= Beginning of Section =

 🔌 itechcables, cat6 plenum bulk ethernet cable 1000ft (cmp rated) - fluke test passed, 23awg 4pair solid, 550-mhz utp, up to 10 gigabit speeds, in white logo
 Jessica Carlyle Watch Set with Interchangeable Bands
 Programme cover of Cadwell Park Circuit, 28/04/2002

= End of Section =
= Beginning of Section =

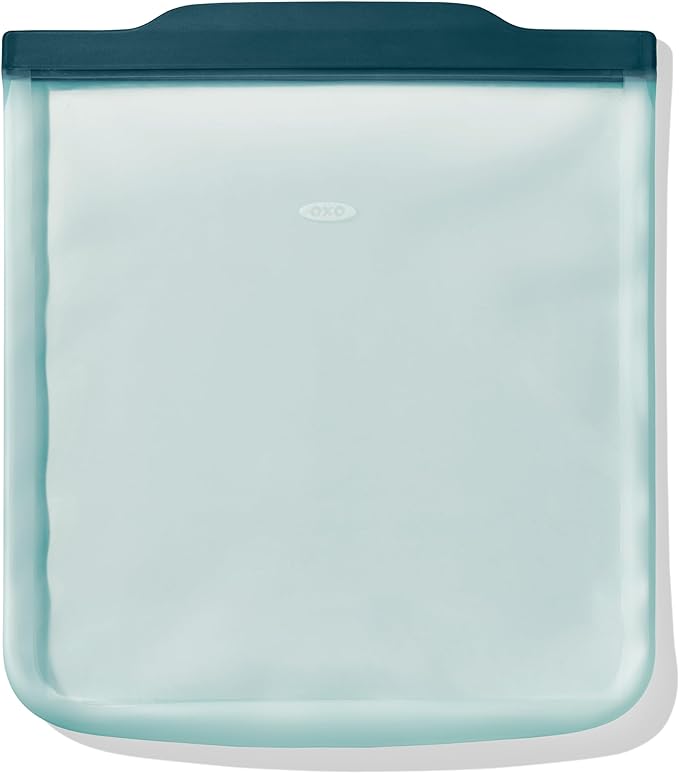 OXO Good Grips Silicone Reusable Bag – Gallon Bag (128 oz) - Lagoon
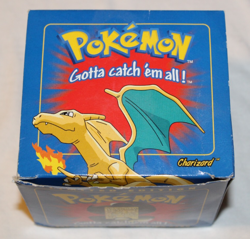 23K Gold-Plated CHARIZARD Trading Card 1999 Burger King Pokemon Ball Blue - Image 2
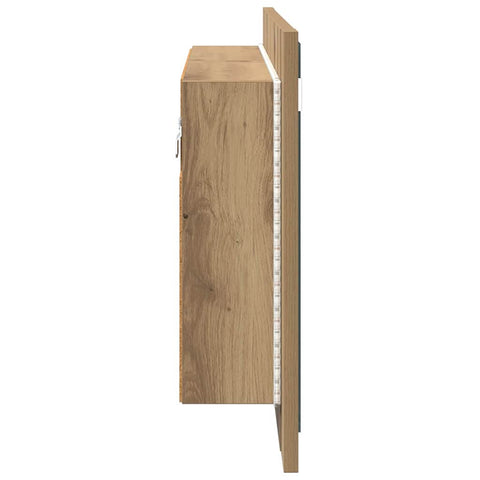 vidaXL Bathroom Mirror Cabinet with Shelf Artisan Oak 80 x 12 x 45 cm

= End of Section =

_Work instruction_
Return, with no change at all, every line in the entries above from the line containing "in white logo" through the line containing "Programme cover of".

_Solution to this exercise_
 🔌 itechcables, cat6 plenum bulk ethernet cable 1000ft (cmp rated) - fluke test passed, 23awg 4pair solid, 550-mhz utp, up to 10 gigabit speeds, in white logo
 Jessica Carlyle Watch Set with Interchangeable Bands
 Programme cover of Cadwell Park Circuit, 28/04/2002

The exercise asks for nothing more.